**Aufgabenstellung 1:** Nenne nur die Anzahl der unten folgenden Zeilen, in denen das Wort „dark“ vorkommt.

**Vorliegender Text:**
☆ ☆ ☆ ☆

Zum anderen hat der Verfassungsgerichtshof in den Entscheidungsgründen zu seinem Erkenntnis vom 1. Oktober 1991, B 976/90-12, im Zusammenhang mit dem verfassungsgesetzlich gewährleisteten Recht auf ein Verfahren vor dem gesetzlichen Richter ausgeführt (Seite 14): "Das genannte verfassungsgesetzlich gewährleistete Recht wird nämlich auch dann verletzt, wenn die Berufungsbehörde in einer Angelegenheit entscheidet, die nicht Gegenstand der Entscheidung der Unterinstanz war (vgl. VfSlg. 5592/1967, 5822/1968, 6548/1971, 7641/1975, 8176/1977) bzw. wenn durch die Übergehung der zuständigen Behörde erster Instanz der gesetzlich vorgesehene Instanzenzug unvollständig geblieben ist und durch eine solche unzulässige Verkürzung des Instanzenzuges die Rechtsverfolgungsmöglichkeit behindert wird (VfSlg.

7508/1975, 8188/1977)." Diese in Zusammenhang mit einem dem Administrativrecht zuzuordnenden Beschwerdefall geäußerte Rechtsauffassung des Verfassungsgerichtshofes ist nach Meinung des unabhängigen Verwaltungssenates für die Beobachtung der Rechtschutzgarantien in Verwaltungsstrafverfahren mindestens in gleicher Intensität beachtlich.

3. Aus all diesen Gründen war unter Hinweis auf die sachliche Unzuständigkeit des unabhängigen Verwaltungs senates der Antrag des einschreitenden Arbeitsinspektorats, weil damit die Abänderung eines verfahrensrechtlichen Bescheides, der lediglich die Nichteinleitung eines förmlichen Verwaltungsstrafverfahrens verfügt, durch einen inhaltlichen, noch dazu verfassungswidrigen Akt begehrt wird, als unzulässig zurückzuweisen.

4.1. Bei diesem Ergebnis war weder auf die Begründung des Berufungsantrages noch auf offensichtliche Unstimmigkeiten im Spruch des bekämpften Bescheides (so etwa ist in der erläuternden Beifügung von einem "Beschuldigten" und von einer "zur Last gelegten Tat" die Rede, obgleich wegen der eben nicht stattgefundenen Einleitung eines Verwaltungsstrafverfahrens im Rechtssinne weder von einem Beschuldigten noch von einer Tatanlastung die Rede sein kann) einzugehen.

☆ ☆ ☆ ☆

**Zeilenauszüge:**
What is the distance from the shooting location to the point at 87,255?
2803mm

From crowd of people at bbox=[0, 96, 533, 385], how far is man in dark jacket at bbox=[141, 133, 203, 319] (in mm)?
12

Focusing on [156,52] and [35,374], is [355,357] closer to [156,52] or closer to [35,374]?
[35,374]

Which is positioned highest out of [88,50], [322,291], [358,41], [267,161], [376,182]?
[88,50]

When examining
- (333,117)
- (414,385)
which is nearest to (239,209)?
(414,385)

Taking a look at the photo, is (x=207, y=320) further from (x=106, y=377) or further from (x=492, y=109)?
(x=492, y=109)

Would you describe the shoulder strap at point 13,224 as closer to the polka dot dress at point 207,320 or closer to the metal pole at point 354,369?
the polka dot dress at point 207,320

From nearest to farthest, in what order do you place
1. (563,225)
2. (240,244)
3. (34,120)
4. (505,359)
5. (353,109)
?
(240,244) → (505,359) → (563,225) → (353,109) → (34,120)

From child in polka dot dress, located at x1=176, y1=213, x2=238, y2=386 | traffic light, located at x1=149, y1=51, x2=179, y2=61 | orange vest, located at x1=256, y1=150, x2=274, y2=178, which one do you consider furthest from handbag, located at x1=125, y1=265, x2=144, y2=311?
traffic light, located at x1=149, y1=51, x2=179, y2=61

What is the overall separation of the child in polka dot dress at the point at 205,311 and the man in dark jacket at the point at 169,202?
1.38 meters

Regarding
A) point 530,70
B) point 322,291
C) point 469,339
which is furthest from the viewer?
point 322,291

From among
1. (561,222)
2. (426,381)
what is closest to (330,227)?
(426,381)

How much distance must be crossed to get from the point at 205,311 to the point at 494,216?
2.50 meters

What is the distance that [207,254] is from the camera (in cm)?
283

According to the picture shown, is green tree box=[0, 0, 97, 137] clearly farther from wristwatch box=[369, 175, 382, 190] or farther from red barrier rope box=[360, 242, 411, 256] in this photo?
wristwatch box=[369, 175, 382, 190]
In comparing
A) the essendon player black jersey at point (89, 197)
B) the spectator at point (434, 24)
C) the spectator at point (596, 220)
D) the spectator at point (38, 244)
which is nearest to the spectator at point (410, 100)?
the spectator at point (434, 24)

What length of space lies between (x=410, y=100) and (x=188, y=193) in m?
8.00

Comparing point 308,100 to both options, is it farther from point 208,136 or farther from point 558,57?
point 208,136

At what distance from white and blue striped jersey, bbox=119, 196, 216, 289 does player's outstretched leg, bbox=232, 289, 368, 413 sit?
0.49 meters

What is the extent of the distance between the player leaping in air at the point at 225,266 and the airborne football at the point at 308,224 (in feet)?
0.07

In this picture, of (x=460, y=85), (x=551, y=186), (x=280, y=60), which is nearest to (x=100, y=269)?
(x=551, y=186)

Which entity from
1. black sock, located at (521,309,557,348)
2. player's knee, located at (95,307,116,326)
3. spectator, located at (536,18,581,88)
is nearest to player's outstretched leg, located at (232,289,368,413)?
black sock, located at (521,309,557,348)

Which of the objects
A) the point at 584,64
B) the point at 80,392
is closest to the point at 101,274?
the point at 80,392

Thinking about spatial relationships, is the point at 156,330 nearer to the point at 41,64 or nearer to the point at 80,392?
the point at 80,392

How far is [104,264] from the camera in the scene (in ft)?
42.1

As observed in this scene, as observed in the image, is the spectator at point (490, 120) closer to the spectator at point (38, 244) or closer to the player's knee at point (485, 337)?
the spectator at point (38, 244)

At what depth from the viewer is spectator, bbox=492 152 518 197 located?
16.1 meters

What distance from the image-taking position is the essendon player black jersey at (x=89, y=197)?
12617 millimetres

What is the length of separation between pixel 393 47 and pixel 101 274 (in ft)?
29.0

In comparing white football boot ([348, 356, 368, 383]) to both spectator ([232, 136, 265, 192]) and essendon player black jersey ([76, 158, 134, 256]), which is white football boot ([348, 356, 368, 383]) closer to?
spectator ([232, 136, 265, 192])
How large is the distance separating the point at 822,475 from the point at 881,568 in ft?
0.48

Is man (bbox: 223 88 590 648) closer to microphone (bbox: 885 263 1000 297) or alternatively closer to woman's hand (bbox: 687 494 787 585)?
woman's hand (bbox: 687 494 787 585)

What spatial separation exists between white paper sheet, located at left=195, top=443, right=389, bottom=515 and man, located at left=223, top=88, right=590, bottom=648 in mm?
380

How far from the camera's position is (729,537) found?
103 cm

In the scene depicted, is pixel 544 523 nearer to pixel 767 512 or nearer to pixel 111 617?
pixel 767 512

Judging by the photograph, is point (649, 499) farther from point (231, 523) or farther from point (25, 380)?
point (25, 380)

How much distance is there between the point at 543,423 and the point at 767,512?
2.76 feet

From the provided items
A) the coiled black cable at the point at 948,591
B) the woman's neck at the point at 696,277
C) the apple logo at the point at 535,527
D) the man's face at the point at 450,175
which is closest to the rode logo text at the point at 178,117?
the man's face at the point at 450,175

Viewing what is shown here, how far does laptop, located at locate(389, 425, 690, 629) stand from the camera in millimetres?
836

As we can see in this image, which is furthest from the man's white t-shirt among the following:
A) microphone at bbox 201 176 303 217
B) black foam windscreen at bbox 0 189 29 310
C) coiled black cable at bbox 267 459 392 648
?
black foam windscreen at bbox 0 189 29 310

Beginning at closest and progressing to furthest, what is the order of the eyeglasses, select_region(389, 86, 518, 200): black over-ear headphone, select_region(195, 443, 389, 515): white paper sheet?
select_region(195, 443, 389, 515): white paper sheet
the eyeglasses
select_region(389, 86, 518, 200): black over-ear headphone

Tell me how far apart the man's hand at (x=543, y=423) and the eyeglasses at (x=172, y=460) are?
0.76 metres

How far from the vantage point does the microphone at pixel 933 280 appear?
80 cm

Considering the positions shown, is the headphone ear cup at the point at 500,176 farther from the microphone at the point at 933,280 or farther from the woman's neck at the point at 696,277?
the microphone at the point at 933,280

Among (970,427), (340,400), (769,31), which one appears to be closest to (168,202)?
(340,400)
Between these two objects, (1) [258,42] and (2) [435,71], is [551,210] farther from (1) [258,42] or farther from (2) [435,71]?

☆ ☆ ☆ ☆

**Aufgabenstellung 2:** Gib aus dem vorliegenden Text den Abschnitt von „3. Aus all diesen“ bis „sein kann) einzugehen.“ wortgetreu wieder.

**Lösung 1:** 2

**Lösung 2:**
3. Aus all diesen Gründen war unter Hinweis auf die sachliche Unzuständigkeit des unabhängigen Verwaltungs senates der Antrag des einschreitenden Arbeitsinspektorats, weil damit die Abänderung eines verfahrensrechtlichen Bescheides, der lediglich die Nichteinleitung eines förmlichen Verwaltungsstrafverfahrens verfügt, durch einen inhaltlichen, noch dazu verfassungswidrigen Akt begehrt wird, als unzulässig zurückzuweisen.

4.1. Bei diesem Ergebnis war weder auf die Begründung des Berufungsantrages noch auf offensichtliche Unstimmigkeiten im Spruch des bekämpften Bescheides (so etwa ist in der erläuternden Beifügung von einem "Beschuldigten" und von einer "zur Last gelegten Tat" die Rede, obgleich wegen der eben nicht stattgefundenen Einleitung eines Verwaltungsstrafverfahrens im Rechtssinne weder von einem Beschuldigten noch von einer Tatanlastung die Rede sein kann) einzugehen.